Epoxy is Stressful

You know the scene at the end of any action movie where the hero has minutes to disarm the bomb, cutting the wires in just the right sequence or he blows up the 747 full of schoolkids?  Working with epoxy is just like that.


In short, using epoxy involves mixing two dangerous chemicals together to make a viscous adhesive so powerful it permanently bonds anything it touches.  You have minutes before it reaches critical temperatures and kicks off like a bomb.  And if you do it wrong, at best, you completely ruin your work, and at worst it burst into a violent conflagration.

Okay, that's overstated, but isn't really too far from the truth.

Back in the day there were a few waterproof adhesives that were used for boat building.  I've never used them, so for me, they are largely mythical.  Some came in powder that you mixed with water.  Some had multiple parts you mixed together. But for the last several decades, epoxy is king.


Until I started researching boat building methods, I really didn't understand epoxy.  Epoxy was just something I squirted out of tiny twin tubes now and then to fix something that wouldn't stay together with a liberal coating of Elmer's.  Who would have thought I'd be brushing epoxy on to 2x4s and plywood with a paintbrush by the bucketful?
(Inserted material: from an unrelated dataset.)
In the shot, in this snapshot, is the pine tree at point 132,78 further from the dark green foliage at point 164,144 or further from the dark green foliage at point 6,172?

After wading through books on fiberglass boat building, I'm wise to its ways.  Epoxy is simply a hard plastic that comes in (generally) two parts that you mix together and apply as a viscous liquid.  The formulation contains a resin and a hardener -- and several other things including stabilizers, thinners, accelerators, decelerators, fillers, and sometimes waxes -- that together make a polymerized plastic goo.  When hardened, it is much stronger than the wood it is adhering together.  Two pieces of wood epoxied together are for all practical purposes one piece of wood.

Epoxy is commonly the stuff that is used with woven glass cloth to make fiberglass.  Together, the two make a super tough, resilient compound material.

The reaction of the resin and hardener is exothermic and sets up hard as the result of the heat generated by rapid oxidation.  What that means, is that from the moment you pour the hardener into your resin, the clock is ticking.


Chemicals in epoxy are varying degrees of poisonous.  It is recommended that you wear eye, skin, and respiratory protection.  In practice, we regularly only used skin protection in the form of a release cream for our hands and latex gloves.  Principally because the epoxy is uncomfortably sticky and once stuck to your skin, more or less permanent.

Kai had some experience with epoxy (she helped her dad fiberglass his submarine!), so that helped take the edge of terrible uncertainly that was epoxy for me.  Still, it is stressful.  Preparation, planning, and timing are everything.


We had the "slow" epoxy formulation that under ideal conditions (70-80 degrees Ferenheit, medium humidity) takes an hour to set.  What were ideal conditions for us, a sunny barnyard, were less than ideal conditions for epoxy.  We had about 20 to 40 minutes to work with the epoxy before it rapidly started turning hard as a rock.  Despite all of our planning, we had a few containers of epoxy kick off faster than we could use them, resulting in a few hard plastic hockey pucks.

Before any complicated assembly we carefully discussed our game plan before we committed with the epoxy hardener. A simple plan might look like this:
  1. Set up the epoxy station, level the surface (for volume measurements).
  2. Get the drill ready with the extension cord, correct star bit, and screws.
  3. Put wax paper under everything.
  4. Turn the pieces adhesive-side up, mark places to epoxy.
  5. Measure out single batch of  resin, do a final check.
  6. Add hardener and stir for at least one minute, scraping the sides.
  7. Apply first coat to all surfaces to be adhered.
  8. Measure out 2nd single batch of resin, final check.
  9. Add hardener and stir for one minute.
  10. Add filler (silica) to thicken.
  11. Apply 2nd coat of thickened goo to one surface.
  12. Assemble pieces, screwing as you go.
  13. Smooth out excess goo that may have squished out

 

As recommended on the Glen-L Waterlodge plans, we used epoxy to adhere every single joint and piece of plywood together.  We used it to "encapsulate" piece of wood, that is, seal them completely in epoxy so they are waterproof and rot-proof.  And later we will use it to cover the hull of the boat in fiberglass.

So when you see in future build days that we say something like "assembled side stringer," understand that this means cutting all the pieces, assembling them for fit, and epoxying and screwing every single joint.